Dès le début, Pretoria a émis des signaux confus au sujet de la menace terroriste, semblant d’abord la rejeter, puis se plaignant que les États-Unis ne les avaient pas informés ou même suggérant que l’alerte américaine avait bouleversé les propres enquêtes de l’Afrique du Sud sur un prétendu complot terroriste.
D’abord, la ministre des Relations internationales et de la Coopération, Naledi Pandor, a déclaré que le gouvernement sud-africain est préoccupé par l’alerte terroriste émise par l’ambassade des États-Unis, appelant la communauté mondiale à collaborer dans la lutte contre le terrorisme.
«Le terrorisme est toujours une grande menace contre laquelle la communauté mondiale doit collaborer. Nous sommes très préoccupés après l’alerte dont l’ambassade des États-Unis nous a informés», a-t-elle dit, estimant que «tous les pays doivent s’unir pour combattre le terrorisme qui constitue un lourd tribut dans la région du Sahel».
Suite à la panique créée par cette alerte terroriste parmi la population, les commerçants et les touristes, le Président sud-africain, Cyril Ramaphosa, a rompu son silence en «regrettant que le gouvernement américain ait émis ce type d’avertissement sans avoir eu de discussions approfondies avec nous». Lors d’une conférence de presse, il a martelé que «toute forme d’alerte viendra du gouvernement de la République d’Afrique du Sud et qu’il est regrettable qu’un autre gouvernement lance une telle menace qui sème la panique parmi notre peuple».
Un point de vue partagé par le ministre à la Présidence Mondli Gungubele, qui a déclaré : «Nous n’avons aucune preuve d’une quelconque menace».
Sauf que les Etats-Unis ne sont pas les seuls à avoir émis des alertes contre d’éventuels attentats terroristes dans le pays d’arc-en-ciel. Les hauts-Commissariats britannique, canadien et australien, ainsi que les ambassades de France et d’Allemagne à Pretoria ont tous relayé à leurs citoyens l’alerte terroriste américaine.
L’alerte indiquait que « les terroristes pourraient planifier de mener une attaque ciblant de grands rassemblements de personnes dans un endroit non spécifié dans la grande région de Sandton ».
━━━━━━━━━━━━━━━━
● Consigne A: Affiche chaque ligne des enregistrements où figure le mot « lens ».
Les enregistrements n'ont aucun rapport avec le texte sur l'alerte terroriste en Afrique du Sud.

● Données brutes:
━━━━━━━━━━━━━━━━
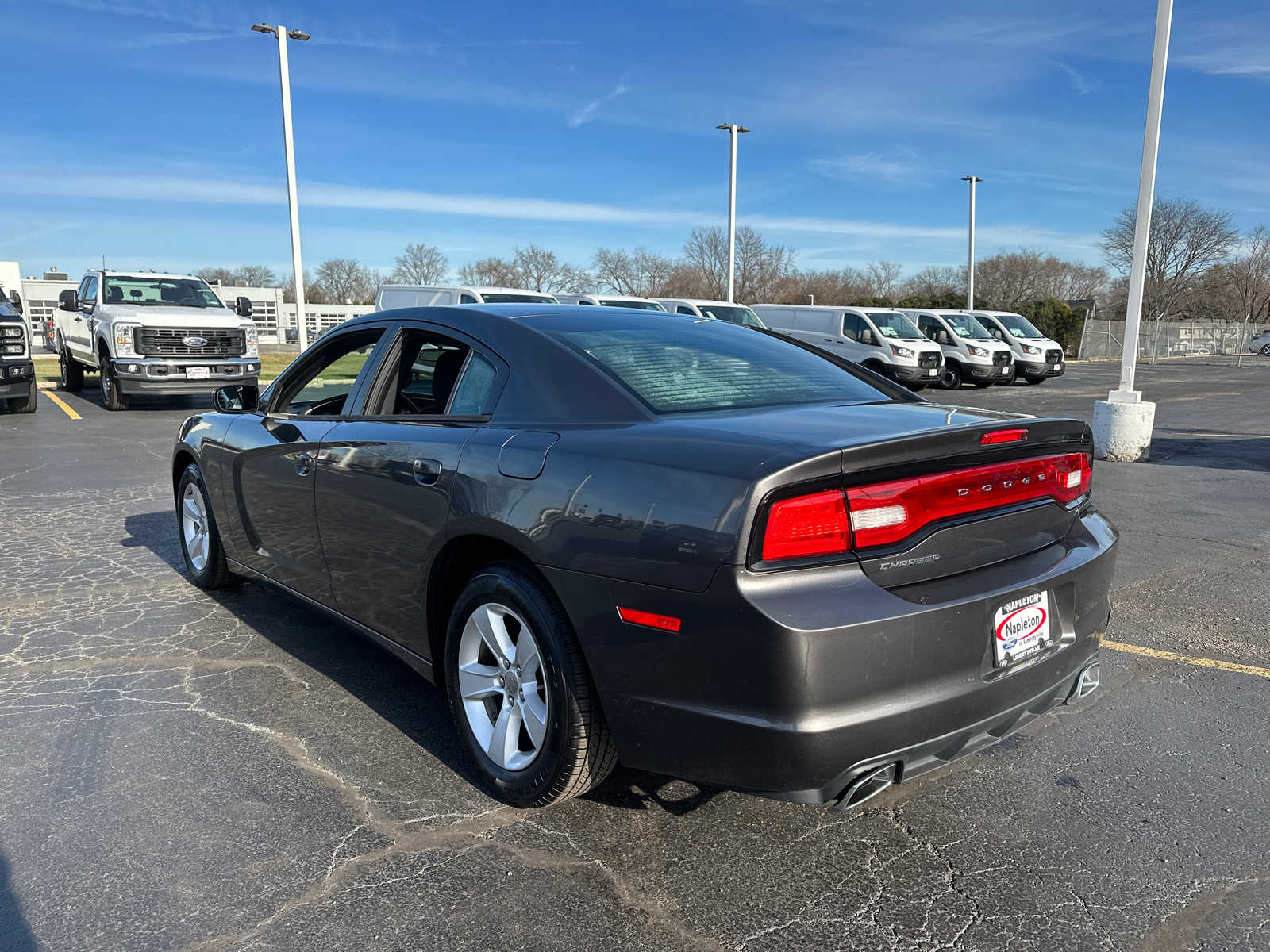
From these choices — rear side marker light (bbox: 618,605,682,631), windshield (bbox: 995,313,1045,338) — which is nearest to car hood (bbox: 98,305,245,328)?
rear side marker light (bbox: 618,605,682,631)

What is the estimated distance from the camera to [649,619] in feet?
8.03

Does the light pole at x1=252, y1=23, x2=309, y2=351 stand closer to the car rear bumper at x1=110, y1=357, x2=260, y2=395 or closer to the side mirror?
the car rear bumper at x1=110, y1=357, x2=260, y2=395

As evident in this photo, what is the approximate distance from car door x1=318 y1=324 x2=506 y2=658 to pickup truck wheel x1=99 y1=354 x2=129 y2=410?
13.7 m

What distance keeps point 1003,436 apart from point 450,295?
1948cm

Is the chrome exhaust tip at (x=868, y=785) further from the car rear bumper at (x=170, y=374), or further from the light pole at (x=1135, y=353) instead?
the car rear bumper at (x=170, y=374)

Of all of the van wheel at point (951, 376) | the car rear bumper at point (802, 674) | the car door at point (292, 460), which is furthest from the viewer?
━━━━━━━━━━━━━━━━
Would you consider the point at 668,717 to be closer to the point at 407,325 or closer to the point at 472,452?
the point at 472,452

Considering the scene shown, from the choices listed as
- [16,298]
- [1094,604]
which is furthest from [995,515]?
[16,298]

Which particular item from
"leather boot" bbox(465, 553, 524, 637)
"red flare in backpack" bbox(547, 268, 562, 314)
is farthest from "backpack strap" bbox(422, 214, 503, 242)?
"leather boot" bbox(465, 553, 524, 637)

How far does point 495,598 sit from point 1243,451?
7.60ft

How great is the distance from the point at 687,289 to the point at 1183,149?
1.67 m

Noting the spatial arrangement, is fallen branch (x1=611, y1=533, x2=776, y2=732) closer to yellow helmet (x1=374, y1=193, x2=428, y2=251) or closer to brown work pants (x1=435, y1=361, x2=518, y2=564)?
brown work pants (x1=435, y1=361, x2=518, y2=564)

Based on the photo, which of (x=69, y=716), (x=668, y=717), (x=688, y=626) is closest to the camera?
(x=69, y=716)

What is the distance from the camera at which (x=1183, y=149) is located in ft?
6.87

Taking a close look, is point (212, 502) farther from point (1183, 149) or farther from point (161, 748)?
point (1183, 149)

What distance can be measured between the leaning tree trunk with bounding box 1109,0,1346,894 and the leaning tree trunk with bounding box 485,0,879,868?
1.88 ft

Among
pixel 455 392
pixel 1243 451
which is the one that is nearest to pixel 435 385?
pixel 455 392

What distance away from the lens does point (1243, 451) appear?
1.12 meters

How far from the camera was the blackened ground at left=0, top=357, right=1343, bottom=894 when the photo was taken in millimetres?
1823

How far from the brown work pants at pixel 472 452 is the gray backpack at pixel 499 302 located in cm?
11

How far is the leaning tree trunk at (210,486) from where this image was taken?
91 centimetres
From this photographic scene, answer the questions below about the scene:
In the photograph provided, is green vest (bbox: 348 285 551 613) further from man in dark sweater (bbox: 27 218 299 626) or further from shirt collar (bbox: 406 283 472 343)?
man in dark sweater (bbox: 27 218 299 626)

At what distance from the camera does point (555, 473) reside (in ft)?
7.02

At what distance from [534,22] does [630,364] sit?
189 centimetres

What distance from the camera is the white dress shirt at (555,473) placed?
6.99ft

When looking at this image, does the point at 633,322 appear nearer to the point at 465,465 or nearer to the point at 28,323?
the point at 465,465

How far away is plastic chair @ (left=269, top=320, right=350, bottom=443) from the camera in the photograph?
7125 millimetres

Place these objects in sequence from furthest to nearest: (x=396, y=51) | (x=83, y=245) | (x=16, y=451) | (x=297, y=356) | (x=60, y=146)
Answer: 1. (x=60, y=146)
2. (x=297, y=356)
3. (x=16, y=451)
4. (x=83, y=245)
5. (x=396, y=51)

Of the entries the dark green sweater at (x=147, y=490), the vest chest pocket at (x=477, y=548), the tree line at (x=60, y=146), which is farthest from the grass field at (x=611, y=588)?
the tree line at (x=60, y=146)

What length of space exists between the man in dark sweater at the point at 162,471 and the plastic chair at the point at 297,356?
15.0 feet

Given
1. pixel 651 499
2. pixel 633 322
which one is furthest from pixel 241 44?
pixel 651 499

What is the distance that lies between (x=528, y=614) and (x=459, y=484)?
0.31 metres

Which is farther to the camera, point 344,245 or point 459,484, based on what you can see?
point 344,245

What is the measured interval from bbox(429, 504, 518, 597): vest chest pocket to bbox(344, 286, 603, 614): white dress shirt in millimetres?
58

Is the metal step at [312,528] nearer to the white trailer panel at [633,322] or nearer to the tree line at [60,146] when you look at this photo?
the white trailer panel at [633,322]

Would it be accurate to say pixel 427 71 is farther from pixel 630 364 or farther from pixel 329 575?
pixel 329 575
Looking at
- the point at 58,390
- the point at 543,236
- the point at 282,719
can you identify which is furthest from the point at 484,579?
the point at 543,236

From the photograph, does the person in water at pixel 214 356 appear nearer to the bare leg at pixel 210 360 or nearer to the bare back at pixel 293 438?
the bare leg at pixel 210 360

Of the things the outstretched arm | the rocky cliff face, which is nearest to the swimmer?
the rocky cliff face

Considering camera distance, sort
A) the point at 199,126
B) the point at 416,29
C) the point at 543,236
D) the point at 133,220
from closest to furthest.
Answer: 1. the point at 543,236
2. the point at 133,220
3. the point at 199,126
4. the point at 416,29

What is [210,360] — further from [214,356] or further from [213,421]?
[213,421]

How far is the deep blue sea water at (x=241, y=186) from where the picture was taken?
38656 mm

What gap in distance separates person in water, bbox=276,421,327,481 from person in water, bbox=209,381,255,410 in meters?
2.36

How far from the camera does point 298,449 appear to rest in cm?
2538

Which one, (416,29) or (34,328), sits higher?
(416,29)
━━━━━━━━━━━━━━━━
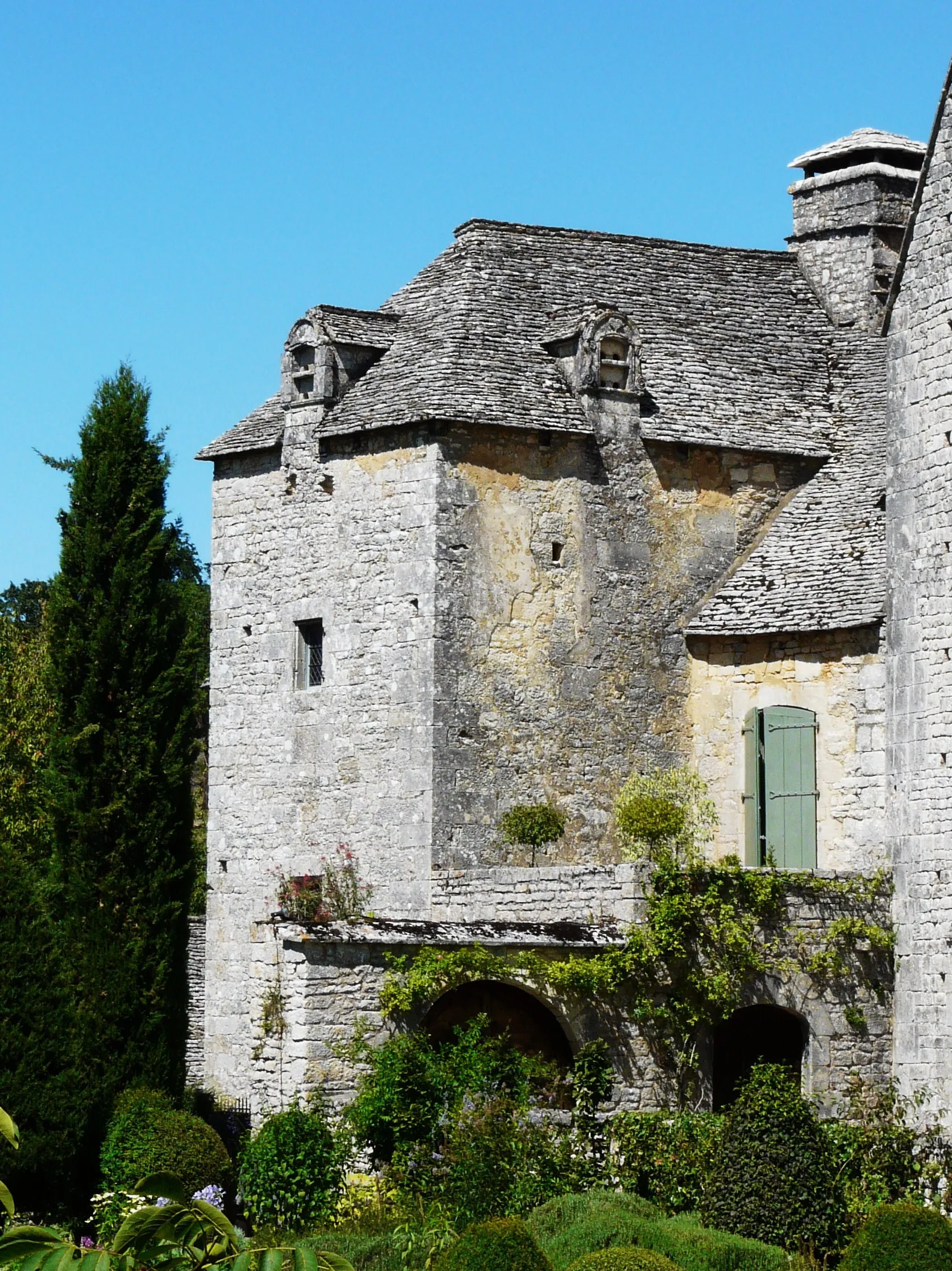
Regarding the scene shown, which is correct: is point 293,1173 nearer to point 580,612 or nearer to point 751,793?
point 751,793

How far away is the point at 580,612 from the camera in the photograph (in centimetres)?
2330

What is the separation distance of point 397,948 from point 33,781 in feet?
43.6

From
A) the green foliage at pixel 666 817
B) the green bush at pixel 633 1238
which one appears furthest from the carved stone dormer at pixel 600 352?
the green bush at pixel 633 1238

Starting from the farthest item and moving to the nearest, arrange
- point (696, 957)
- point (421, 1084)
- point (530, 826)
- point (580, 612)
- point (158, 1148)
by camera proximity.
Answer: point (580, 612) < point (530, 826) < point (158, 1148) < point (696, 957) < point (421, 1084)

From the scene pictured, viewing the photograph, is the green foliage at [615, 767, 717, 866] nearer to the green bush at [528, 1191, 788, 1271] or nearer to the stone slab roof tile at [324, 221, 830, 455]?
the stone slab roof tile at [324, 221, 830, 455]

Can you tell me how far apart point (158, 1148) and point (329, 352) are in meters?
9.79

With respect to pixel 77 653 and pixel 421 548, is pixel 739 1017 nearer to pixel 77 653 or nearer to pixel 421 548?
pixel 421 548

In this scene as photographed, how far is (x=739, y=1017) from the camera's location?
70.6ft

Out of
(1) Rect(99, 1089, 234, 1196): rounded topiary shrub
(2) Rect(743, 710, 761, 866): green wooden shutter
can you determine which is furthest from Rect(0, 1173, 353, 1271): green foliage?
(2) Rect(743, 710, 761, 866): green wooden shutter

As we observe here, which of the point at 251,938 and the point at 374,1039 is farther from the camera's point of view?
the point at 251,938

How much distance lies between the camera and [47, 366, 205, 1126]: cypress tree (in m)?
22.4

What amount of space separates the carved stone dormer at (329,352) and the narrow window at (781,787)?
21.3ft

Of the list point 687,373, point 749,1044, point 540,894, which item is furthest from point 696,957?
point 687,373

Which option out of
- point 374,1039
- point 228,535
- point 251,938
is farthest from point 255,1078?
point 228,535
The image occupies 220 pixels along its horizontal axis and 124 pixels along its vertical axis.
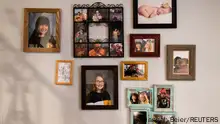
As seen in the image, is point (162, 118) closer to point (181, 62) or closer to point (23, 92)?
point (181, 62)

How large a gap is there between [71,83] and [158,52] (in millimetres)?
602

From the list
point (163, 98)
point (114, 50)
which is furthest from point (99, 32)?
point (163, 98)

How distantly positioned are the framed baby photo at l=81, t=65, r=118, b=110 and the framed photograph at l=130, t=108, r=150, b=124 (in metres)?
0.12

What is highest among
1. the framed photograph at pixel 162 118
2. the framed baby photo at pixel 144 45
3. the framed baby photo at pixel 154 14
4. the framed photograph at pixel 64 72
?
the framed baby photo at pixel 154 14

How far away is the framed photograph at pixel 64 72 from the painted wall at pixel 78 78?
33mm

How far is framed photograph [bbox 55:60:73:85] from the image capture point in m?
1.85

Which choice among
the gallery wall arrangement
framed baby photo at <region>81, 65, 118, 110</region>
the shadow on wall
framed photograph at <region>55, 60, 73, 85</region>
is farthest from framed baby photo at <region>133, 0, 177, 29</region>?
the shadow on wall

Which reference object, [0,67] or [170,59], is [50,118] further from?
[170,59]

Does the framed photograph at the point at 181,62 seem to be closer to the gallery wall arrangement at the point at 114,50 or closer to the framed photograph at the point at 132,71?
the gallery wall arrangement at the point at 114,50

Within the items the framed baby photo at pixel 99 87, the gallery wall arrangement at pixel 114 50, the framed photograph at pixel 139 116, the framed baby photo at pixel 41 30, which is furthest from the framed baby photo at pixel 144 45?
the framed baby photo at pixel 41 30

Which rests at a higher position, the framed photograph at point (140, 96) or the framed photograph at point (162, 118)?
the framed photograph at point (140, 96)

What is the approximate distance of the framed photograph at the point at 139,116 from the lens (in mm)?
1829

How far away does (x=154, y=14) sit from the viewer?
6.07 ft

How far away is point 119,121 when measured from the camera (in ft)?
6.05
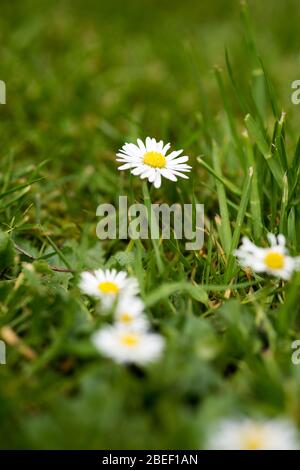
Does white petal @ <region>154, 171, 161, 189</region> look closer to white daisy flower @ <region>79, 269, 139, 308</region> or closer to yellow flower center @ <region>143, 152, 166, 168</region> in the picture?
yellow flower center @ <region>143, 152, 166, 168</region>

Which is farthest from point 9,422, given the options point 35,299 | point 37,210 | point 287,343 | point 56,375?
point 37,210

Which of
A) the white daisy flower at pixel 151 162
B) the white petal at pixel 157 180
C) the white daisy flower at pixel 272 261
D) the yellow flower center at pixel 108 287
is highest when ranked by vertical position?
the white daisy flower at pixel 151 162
━━━━━━━━━━━━━━━━
● Consigne B: Reprends le texte sur l'alerte terroriste en Afrique du Sud juste après sa dernière phrase et poursuis sa rédaction.

● Résultat A:
What distance away from the lens does point (1243, 451) appear?
What is the approximate distance of the framed photograph at the point at 139,116 from the lens (in mm)?

● Résultat B:
Les experts en sécurité pensent, pour la plupart, que « tout indique que cette menace ne doit pas être prise à la légère ». Certaines sources anonymes de l’Unité spéciale de la police d’investigation des crimes prioritaires «Hawks» affirment même que l’annonce américaine avait fait avorter une enquête de six semaines sur un complot terroriste.
Regrettant que les États-Unis aient divulgué le complot prématurément, ces mêmes sources estiment que les Américains l’avaient probablement fait parce qu’ils n’avaient pas confiance dans la capacité des services de renseignement sud-africains à enquêter correctement et à éviter une telle attaque.
« Le problème avec nos agences de renseignement est qu’elles ne communiquent pas entre elles », notent-elles, ajoutant que l’idéologie entravait également la capacité des agences à percevoir et à traiter correctement la menace terroriste contre l’Afrique du Sud.
Le pays avait auparavant reçu plusieurs menaces, surtout du mouvement État islamique, pour avoir déployé des troupes en juillet 2021 dans le cadre de la Mission de la Communauté de développement de l’Afrique australe pour combattre l’insurrection dans la province de Cabo Delgado, dans le Nord du Mozambique.
Willem Els de l’Institut d’études de sécurité (ISS) a déclaré, à ce propos, que le fait que d’autres ambassades aient relayé l’alerte terroriste américaine donne de la crédibilité à l’avertissement. «Je pense donc que cette menace est crédible», affirme-t-il.
Dans le passé, les responsables du renseignement sud-africain ont rejeté les alertes terroristes américaines au motif qu’ils pensaient que les États-Unis essayaient de les entraîner dans leur guerre contre le terrorisme.
En 2016, l’ambassade a émis une alerte indiquant qu’elle avait reçu des informations selon lesquelles des groupes terroristes radicaux prévoyaient d’attaquer des endroits où les citoyens américains se rassemblaient. Le ministre de la Sécurité de l’État de l’époque, David Mahlobo, avait minimisé cette alerte, affirmant qu' »il n’y a pas de danger immédiat », alors que le porte-parole du ministère des Relations internationales, Clayson Monyela, a accusé l’ambassade américaine de «semer la panique».
En mars dernier, les États-Unis avaient imposé des sanctions à quatre personnes en Afrique du Sud pour diverses activités de soutien à l’État islamique (EI), y compris le financement de ses affiliés ailleurs en Afrique.
Certains experts soutiennent que les États-Unis s’étaient sentis obligés d’agir parce qu’ils ne pensaient pas que l’Afrique du Sud était en fait susceptible de prendre des mesures contre les quatre hommes.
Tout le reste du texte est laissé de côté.